En plein centre de Hong Kong, dans le quartier d’Admiralty, le principal site d’occupation près du siège du pouvoir local, une autoroute urbaine de deux fois quatre voies reste libre de tout véhicule sur un kilomètre. D’ordinaire, les voitures y circulent pare-choc contre pare-choc dans cette ville industrieuse de sept millions d’habitants, réputée être un havre du capitalisme financier international.
Le nombre de protestataires ne dépasse guère 200 durant la journée, et la place est libre pour les cyclistes, joggeurs et employés de bureau qui y pique-niquent, profitant de l’absence de bruit et de gaz d’échappement.
– Créativité –
“Tout ça est très perturbant mais ça serait une bonne idée d’offrir plus de place aux piétons”, commente Lucy, qui travaille dans la mode. “La ville est devenue insupportable parce qu’elle est trop bondée”.

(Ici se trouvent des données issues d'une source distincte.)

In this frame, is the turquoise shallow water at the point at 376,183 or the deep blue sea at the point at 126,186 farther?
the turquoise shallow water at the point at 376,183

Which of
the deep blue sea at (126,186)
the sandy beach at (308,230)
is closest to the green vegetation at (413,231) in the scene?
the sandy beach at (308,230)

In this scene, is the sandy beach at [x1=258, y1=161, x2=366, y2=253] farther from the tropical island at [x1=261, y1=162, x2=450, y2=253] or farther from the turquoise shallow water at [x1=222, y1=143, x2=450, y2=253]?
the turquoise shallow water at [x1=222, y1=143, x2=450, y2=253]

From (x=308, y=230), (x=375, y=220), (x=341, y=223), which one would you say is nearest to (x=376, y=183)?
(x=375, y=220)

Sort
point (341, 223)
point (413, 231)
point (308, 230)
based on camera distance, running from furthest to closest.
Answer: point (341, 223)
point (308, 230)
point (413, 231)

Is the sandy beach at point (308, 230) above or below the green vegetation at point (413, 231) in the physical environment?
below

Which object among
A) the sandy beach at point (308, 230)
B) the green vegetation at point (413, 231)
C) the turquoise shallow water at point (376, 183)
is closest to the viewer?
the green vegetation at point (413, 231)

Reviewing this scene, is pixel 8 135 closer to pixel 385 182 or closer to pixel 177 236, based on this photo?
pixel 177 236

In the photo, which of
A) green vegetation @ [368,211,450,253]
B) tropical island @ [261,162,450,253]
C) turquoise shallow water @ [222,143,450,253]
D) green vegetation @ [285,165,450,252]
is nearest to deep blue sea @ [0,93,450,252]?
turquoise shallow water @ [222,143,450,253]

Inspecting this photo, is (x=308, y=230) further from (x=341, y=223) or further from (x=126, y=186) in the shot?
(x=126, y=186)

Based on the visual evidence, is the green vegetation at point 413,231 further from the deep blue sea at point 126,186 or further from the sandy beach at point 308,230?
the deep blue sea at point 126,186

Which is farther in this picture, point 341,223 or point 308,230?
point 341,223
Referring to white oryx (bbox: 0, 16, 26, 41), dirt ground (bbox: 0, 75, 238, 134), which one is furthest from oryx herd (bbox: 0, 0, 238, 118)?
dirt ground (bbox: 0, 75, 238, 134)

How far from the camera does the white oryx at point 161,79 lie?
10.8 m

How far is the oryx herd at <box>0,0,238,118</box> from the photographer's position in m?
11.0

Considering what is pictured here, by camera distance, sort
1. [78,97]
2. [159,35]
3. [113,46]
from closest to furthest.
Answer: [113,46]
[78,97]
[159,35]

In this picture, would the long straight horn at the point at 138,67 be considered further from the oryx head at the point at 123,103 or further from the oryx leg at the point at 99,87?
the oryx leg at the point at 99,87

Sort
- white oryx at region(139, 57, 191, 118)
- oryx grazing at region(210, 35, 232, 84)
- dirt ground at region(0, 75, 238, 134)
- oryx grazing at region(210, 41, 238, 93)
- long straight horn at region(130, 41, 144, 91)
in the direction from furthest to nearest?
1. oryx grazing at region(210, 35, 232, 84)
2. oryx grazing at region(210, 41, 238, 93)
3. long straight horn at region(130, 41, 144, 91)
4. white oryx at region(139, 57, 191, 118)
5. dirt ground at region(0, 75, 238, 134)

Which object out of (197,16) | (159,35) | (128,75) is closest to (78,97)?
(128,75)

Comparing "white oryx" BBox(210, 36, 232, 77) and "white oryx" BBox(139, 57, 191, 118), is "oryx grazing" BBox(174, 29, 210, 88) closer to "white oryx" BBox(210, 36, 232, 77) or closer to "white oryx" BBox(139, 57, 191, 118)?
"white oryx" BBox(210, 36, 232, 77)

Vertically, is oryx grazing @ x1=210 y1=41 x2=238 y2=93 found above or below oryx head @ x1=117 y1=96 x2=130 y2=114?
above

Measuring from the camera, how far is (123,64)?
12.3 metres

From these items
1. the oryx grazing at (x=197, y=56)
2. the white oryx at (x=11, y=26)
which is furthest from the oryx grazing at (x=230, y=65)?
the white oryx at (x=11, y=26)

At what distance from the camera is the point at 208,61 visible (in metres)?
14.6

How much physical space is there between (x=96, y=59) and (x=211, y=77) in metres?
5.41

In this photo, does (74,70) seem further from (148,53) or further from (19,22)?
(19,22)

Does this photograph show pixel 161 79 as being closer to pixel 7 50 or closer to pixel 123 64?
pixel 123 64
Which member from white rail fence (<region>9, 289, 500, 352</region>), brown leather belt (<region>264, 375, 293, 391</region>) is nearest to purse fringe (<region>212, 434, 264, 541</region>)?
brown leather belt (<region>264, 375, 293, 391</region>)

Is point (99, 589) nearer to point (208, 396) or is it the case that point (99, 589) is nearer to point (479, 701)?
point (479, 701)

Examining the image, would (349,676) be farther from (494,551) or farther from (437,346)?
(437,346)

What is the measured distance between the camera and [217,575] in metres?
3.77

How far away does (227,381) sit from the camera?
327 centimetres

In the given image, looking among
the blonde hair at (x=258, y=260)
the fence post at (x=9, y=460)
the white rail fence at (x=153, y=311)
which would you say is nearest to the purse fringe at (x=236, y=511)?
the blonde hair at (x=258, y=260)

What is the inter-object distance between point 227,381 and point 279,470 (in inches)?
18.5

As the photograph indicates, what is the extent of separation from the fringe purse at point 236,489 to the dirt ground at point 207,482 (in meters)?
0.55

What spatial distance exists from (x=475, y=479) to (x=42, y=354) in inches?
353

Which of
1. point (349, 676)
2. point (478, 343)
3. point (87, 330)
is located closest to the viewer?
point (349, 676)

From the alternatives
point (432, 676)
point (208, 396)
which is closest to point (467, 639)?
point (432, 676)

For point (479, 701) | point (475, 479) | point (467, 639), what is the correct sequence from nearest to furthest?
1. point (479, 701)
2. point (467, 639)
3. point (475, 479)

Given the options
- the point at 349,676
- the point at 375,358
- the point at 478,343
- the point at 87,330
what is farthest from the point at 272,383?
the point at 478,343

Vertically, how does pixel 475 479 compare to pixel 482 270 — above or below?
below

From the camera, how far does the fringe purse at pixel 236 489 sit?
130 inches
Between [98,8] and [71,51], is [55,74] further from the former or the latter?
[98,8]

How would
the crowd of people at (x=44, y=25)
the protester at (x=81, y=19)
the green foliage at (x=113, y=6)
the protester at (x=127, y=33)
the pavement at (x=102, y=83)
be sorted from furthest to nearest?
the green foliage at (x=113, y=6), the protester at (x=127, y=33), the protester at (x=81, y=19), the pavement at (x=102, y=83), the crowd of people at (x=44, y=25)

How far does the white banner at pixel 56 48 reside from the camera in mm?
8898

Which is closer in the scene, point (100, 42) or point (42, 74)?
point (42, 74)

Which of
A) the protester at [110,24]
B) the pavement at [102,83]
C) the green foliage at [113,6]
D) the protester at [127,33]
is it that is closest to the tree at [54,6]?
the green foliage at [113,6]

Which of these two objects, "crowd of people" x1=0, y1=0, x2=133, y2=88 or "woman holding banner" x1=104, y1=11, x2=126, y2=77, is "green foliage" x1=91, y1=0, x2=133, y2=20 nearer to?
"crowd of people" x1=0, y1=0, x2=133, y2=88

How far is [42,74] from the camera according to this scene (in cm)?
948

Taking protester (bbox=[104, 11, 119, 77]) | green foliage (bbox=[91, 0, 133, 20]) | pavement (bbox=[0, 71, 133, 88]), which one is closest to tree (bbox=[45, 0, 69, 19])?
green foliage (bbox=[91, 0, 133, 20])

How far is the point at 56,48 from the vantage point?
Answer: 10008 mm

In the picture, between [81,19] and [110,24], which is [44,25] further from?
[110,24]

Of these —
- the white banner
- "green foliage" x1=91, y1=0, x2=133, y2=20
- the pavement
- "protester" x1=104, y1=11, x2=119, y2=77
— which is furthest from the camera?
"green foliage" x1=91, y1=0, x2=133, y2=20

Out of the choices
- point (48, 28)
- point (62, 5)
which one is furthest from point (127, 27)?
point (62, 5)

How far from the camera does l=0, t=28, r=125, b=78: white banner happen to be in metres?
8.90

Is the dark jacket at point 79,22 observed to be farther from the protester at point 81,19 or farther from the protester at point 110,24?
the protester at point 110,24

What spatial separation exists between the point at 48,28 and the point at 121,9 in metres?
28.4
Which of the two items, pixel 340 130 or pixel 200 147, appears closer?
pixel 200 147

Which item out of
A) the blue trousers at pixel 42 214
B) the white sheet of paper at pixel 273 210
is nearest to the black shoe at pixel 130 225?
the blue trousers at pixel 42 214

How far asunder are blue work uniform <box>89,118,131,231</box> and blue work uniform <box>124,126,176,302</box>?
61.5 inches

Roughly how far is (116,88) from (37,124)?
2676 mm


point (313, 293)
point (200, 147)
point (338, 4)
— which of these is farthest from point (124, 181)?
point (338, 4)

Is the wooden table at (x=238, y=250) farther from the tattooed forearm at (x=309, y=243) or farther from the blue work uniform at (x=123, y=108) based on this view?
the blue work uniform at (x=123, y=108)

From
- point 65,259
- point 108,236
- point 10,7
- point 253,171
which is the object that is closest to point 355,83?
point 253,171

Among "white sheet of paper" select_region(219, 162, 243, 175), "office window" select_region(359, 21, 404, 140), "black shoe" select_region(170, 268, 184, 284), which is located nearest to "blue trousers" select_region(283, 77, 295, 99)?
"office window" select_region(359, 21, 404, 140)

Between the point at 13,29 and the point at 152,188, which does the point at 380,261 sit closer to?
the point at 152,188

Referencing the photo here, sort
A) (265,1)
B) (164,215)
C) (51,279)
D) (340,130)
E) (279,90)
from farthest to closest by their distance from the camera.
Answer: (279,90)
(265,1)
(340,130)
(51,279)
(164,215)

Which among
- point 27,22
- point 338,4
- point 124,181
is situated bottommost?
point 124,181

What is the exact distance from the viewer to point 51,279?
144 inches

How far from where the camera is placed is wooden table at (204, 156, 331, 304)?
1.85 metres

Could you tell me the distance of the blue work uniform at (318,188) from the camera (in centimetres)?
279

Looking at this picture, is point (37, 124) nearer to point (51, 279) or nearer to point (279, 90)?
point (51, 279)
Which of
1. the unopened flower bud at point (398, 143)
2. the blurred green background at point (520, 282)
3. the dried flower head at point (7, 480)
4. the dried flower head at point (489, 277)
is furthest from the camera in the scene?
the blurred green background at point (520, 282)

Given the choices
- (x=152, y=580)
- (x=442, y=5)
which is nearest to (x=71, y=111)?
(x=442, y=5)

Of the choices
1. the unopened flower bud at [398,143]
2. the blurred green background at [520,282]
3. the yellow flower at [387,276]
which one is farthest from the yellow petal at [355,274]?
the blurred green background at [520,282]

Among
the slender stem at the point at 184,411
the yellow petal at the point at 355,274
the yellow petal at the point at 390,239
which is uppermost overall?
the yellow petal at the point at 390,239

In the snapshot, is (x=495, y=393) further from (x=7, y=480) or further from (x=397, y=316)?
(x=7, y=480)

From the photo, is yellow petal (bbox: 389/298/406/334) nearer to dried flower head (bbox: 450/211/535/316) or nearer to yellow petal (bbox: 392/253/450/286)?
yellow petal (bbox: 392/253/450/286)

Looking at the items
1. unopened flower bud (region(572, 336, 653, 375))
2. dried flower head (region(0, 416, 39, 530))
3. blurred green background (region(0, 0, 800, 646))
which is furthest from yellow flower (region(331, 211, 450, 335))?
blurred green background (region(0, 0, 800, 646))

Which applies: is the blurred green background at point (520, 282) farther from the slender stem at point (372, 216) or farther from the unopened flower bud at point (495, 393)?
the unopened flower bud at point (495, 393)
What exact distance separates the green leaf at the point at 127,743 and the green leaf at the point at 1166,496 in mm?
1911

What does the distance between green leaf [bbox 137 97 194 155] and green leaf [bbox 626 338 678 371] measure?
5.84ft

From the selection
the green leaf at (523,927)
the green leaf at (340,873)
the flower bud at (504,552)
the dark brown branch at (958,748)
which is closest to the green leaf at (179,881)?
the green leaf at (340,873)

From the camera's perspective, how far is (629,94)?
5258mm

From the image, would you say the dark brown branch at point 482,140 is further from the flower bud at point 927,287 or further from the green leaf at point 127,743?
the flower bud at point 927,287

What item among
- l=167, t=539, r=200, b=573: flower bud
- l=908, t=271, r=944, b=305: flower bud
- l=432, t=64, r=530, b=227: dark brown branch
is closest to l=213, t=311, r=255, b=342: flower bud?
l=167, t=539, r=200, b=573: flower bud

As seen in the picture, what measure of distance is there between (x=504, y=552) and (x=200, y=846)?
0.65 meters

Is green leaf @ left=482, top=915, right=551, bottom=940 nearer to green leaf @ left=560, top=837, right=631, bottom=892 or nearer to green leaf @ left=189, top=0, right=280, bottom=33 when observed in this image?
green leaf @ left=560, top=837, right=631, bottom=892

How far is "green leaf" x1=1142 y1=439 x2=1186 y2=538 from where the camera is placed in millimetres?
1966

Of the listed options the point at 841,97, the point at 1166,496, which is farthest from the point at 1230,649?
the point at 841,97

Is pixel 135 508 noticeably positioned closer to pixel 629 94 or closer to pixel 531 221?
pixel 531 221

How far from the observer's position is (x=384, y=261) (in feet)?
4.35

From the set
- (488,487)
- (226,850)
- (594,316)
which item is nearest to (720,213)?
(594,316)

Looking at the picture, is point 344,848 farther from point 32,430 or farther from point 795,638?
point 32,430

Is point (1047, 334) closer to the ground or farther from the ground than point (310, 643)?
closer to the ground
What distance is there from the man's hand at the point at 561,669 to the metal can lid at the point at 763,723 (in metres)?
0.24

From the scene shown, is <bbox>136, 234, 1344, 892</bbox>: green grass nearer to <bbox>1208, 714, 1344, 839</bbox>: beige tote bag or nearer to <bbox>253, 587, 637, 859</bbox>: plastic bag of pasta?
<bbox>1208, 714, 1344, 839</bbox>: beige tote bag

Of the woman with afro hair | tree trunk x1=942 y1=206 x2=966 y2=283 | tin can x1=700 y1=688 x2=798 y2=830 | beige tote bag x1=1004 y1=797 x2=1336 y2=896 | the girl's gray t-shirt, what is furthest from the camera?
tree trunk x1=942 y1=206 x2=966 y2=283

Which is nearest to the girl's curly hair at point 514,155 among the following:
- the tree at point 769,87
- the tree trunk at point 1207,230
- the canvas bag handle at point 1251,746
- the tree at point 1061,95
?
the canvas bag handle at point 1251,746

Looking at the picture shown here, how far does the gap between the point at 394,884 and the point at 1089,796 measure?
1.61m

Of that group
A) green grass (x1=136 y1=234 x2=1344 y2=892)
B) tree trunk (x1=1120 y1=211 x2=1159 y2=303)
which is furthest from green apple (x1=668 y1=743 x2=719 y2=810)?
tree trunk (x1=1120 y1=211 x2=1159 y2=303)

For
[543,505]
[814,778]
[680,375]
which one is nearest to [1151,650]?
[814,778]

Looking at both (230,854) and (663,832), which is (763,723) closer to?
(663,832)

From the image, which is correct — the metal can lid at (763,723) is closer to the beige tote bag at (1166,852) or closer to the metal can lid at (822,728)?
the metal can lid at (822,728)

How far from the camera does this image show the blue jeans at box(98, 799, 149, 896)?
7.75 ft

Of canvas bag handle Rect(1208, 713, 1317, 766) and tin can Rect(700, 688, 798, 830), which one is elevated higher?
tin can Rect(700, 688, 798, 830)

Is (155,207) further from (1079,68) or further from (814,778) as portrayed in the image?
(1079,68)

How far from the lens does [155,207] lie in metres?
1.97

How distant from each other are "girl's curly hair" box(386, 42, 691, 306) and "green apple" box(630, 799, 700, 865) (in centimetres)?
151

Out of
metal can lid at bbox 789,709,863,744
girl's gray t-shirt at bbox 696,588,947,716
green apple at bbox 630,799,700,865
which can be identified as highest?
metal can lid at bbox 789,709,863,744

George Adams, un cycliste de 56 ans, en profite pour réclamer des pistes cyclables. “Il y a huit voies pour les voitures, rien pour les piétons, rien pour les vélos. C’est le signe de quelque chose non? Le fait que Hong Kong est dominé par l’argent, les nababs, les magnats des affaires”.
Des passants admirent les oeuvres d’art qui sont apparues spontanément sur les murs, comme “le mur de Lennon”, un escalier recouvert de notes de toutes les couleurs inscrites en soutien au mouvement. A deux pas de là se dresse “l’Homme au parapluie”, une immense statue de bois représentant un manifestant brandissant l’accessoire devenu l’emblème du mouvement.
“Tout ça est très artistique”, souligne Zoe Chao, une employée de bureau de 24 ans. “D’habitude, on n’a que des voitures et des bus. Là, on a des oeuvres d’art réalisées par des gens ordinaires. C’est irréel”.
– Egoïstes ou éclairés? –
Les associations de défense de l’environnement se réjouissent de l’amélioration de la qualité de l’air. “La création de zones piétonnes et de pistes cyclables devrait être prévue dès l’étape de la conception de nouveaux projets”, dit Edwin Lau, des Amis de la terre. “Les trois piliers du développement durable sont l’économique, le social et l’environnemental mais les gens ne regardent que le profit”.
Bon nombre d’habitants se plaignent de la poursuite de l’occupation, qui perturbe la circulation et suscite des embouteillages monstres.
“Les étudiants sont incroyablement égoïstes de manifester dans des endroits publics”, dit par exemple Peter Bentley, un retraité qui vit à Hong Kong depuis 30 ans.
Mais les plus jeunes font valoir qu’ils luttent pour un art de vivre différent dans une ville où le sens des valeurs communautaires a volé en éclats au cours dernières décennies.
“Hong Kong est trop pressée. Là, on a eu 10 jours pour s’arrêter et prendre le temps de réfléchir à l’avenir”, explique Cheng Chung-tai, manifestant et professeur de sociologie. “Je pense que c’est vraiment l’occasion pour le peuple de Hong Kong de rechercher son propre mode de vie”.